1. A method of controlling flow in a bore of an oil or gas well, the method comprising:
providing a control mechanism 20 in the bore, configured to detect a pressure signature
in a fluid in the bore; and
generating a pressure signature in the fluid in the bore and transmitting the pressure
signature to the control mechanism 20 to trigger a change in the configuration of
a flow control device in the bore in response to the detection of the pressure signature
in the fluid;
characterised in that a positive pressure signature effective to trigger the change in configuration of
the flow control device requires a sequence of at least two minimum pressure changes,
each pressure change having a minimum rate of change of pressure, with a measured
time interval between each pressure change.
2. A method as claimed in claim 1, the measured time interval between the pressure changes
in the sequence incorporates a time window comprising a +/- deviation from the endpoint
of the measured time interval, and wherein the pressure change must occur within the
time window for a positive pressure signature to be recognised by the control mechanism
20.
3. A method as claimed in claim 1 or claim 2, wherein a positive signature requires several
positive contiguous readings, comprising two or more minimum pressure changes, consistent
in direction and each with the necessary minimum rate of change, occurring within
a measured time interval before the mechanism 20 recognises the pressure changes as
a valid signature to trigger the change in configuration of the flow control device.
4. A method as claimed in any one of claims 1-3, wherein a positive signature requires
a number of pressure spikes each fulfilling the necessary minimum rate of change of
pressure, and having a measured time interval between each spike, each spike having
a minimum sustain of the rate of change over a minimum number of sampled time intervals,
and the repetition of a valid pressure spike within the required measured time interval.
5. A method as claimed in any one of claims 1-4, wherein a spike comprises a minimum
positive rate of change of pressure followed by a decrease in pressure value.
6. A method as claimed in any one of claims 1-5, including triggering activation of the
flow control device in a first pressure signature, and cancelling the activation before
the change in configuration of the flow control device by sending a second pressure
signature to trigger de-activation of the flow control device, wherein the first activation
pressure signature is different from the second cancellation pressure signature, and
wherein the second cancellation pressure signature is transmitted within a cancellation
time window following the transmission of the first activation pressure signature,
and wherein the control mechanism 20 recognises and responds to the cancellation signal
only if it is transmitted within the cancellation time window.
7. A method as claimed in any one of claims 1-6, wherein the pressure signature is transmitted
via fluid flowing within the bore, the fluid conveying the pressure signature comprising
fluid being injected into the bore, wherein the pressure signature is transmitted
from the surface between or as part of frac operations comprising the injection of
fluid into the well.

§ Work order 1: In the well flow-control claims, what does a spike consist of?
§ Work order 2: Say whether each statement agrees with the well flow-control claims, answering yes or no and quoting the deciding words: (a) A positive pressure signature that triggers the change in configuration needs at least two minimum pressure changes. (b) The activation pressure signature and the cancellation pressure signature are the same. (c) The control mechanism responds to a cancellation signal whenever it is sent.
§ Work order 3: Write the next part of the well flow-control claims, picking up after the last claim shown.

§ Provided records:
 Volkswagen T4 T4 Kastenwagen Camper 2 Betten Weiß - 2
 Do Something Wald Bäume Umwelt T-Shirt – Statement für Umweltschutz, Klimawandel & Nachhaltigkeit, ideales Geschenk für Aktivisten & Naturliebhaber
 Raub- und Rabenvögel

---

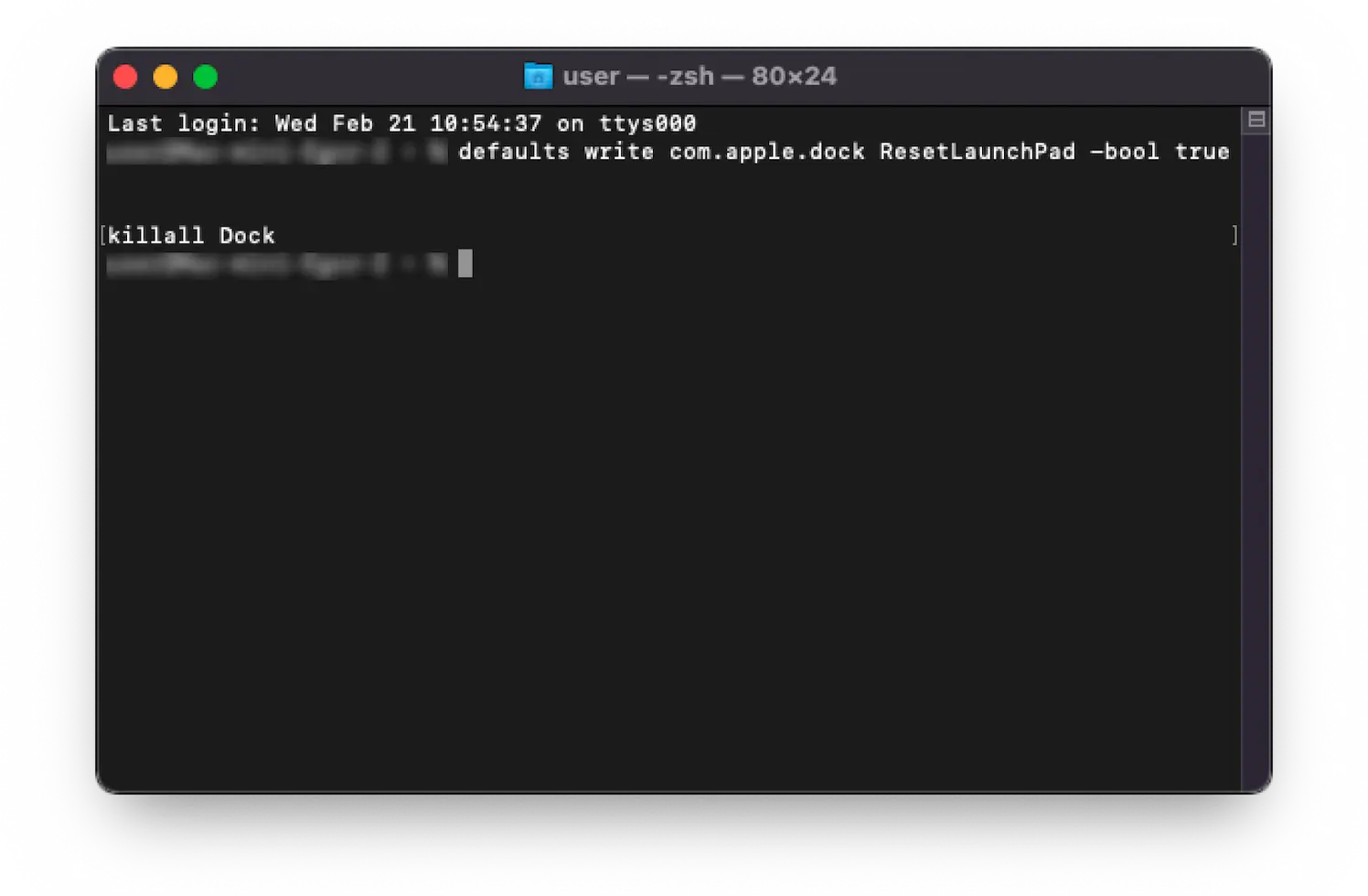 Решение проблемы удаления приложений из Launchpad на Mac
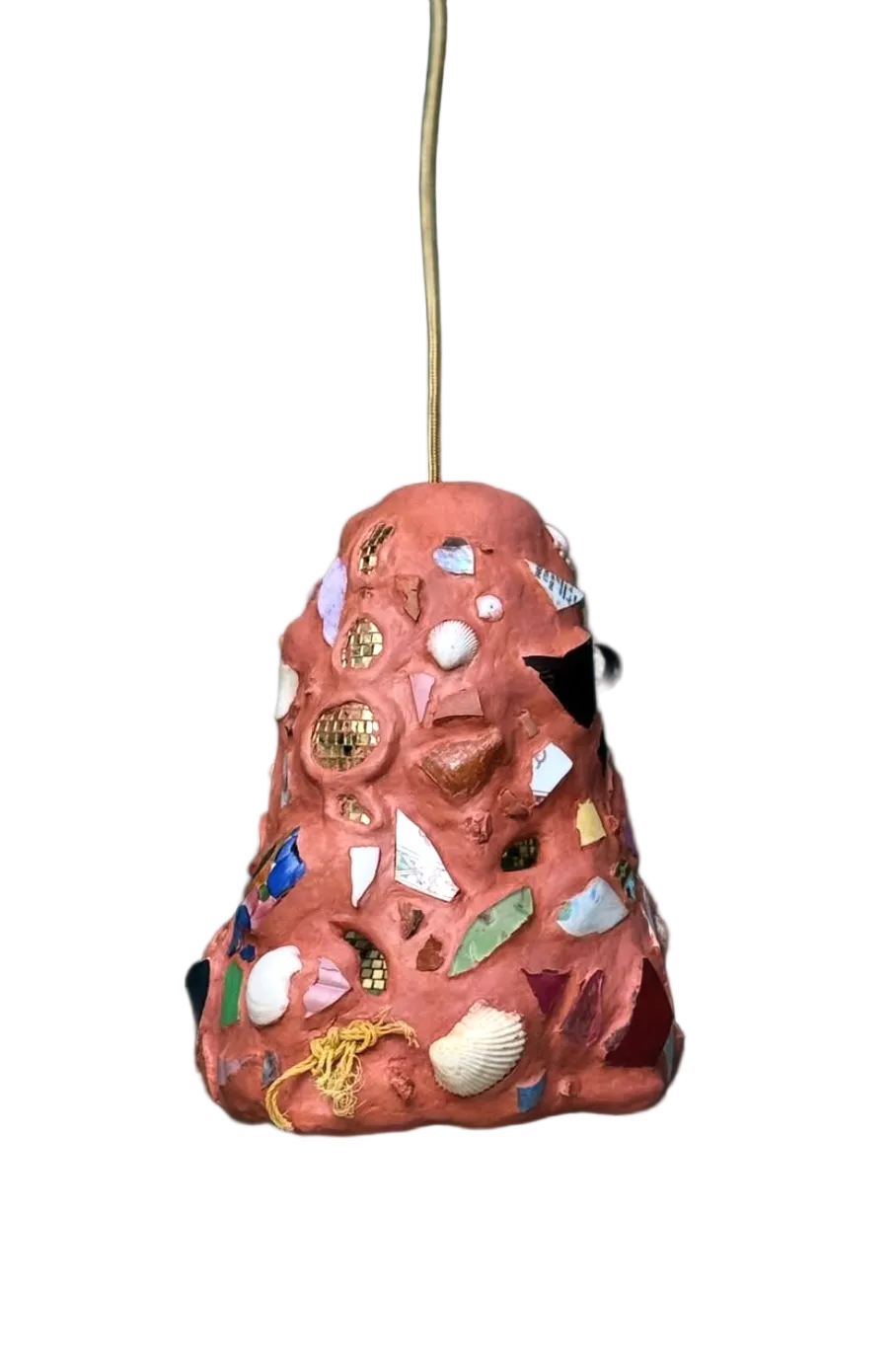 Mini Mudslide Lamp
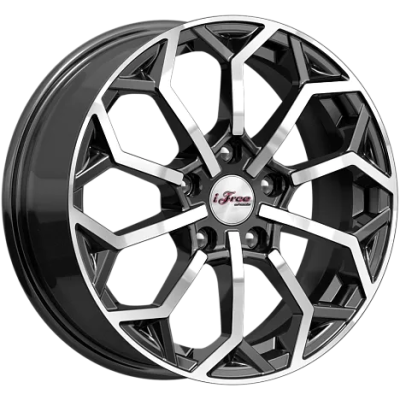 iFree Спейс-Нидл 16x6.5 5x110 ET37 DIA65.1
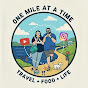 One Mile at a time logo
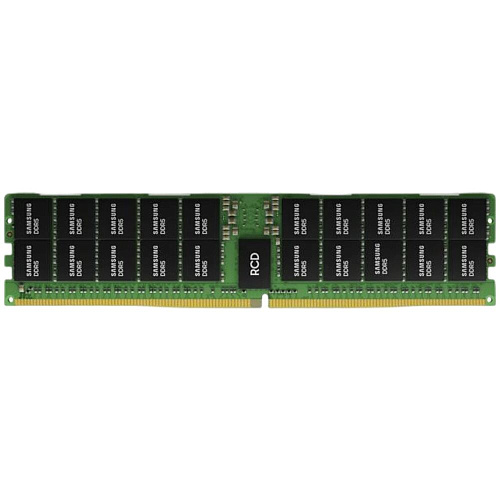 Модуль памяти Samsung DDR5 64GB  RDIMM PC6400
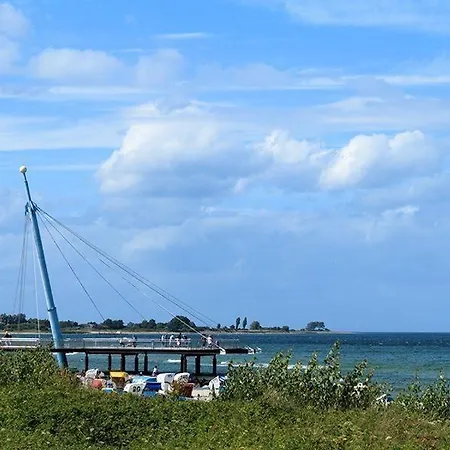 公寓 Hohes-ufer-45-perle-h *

§ Response area 1: A spike consists of a minimum positive rate of change of pressure followed by a decrease in pressure value.

§ Response area 2:
(a) Yes: "requires a sequence of at least two minimum pressure changes"
(b) No: "the first activation pressure signature is different from the second cancellation pressure signature"
(c) No: "recognises and responds to the cancellation signal only if it is transmitted within the cancellation time window"

§ Response area 3:
8. A method as claimed in any one of claims 1-7, wherein the pressure signature comprises
a rise in pressure above a sampled threshold and wherein the pressure is maintained
above the threshold for a minimum time period before reducing below the threshold;
wherein the sampled threshold is determined by sampling the baseline pressure before
the pressure signature is applied, and comparing the pressure signature to the baseline
pressure in order to verify the minimum rate of change of pressure required for a
valid pressure signature.
9. A method as claimed in claim 8, wherein the pressure is maintained at a constant level
above the threshold during the minimum time period.
10. A method as claimed in any one of claims 1-9, wherein a valid pressure signature detected
by the control mechanism 20 triggers the flow control device to change configuration
after a time delay following the detection of the valid pressure signature; and wherein
parameters of the configuration change of the flow control device as a result of the
pressure signature are conveyed to the control mechanism 20 after running into the
hole.
11. A method as claimed in any one of claims 1-10, wherein the bore includes a selectively
actuable port 30 having an open configuration allowing fluid to pass through the port
and thereby to exit the bore; and a closed configuration which denies fluid passage
through the port, and wherein the string 1 is run into the well with the port closed
and the port 30 is then opened after the string 1 is in place in the well, and wherein
the selectively actuable port 30 is controlled by a port pressure signature carried
by the fluid in the well, by being activated by the control mechanism 20 to receive
and react to the pressure pulses; and wherein in the absence of the activation of
the port by the control mechanism 20, the selectively actuable port 30 does not react
to the pressure pulses in the fluid in the bore.
12. A method as claimed in any one of claims 1-11, wherein the flow control device includes
a barrier device 10, the barrier located below a selectively actuable port, and wherein
once the barrier has been closed, the control mechanism 20 activates the selectively
actuable port 30 to receive and react to the port pressure signature.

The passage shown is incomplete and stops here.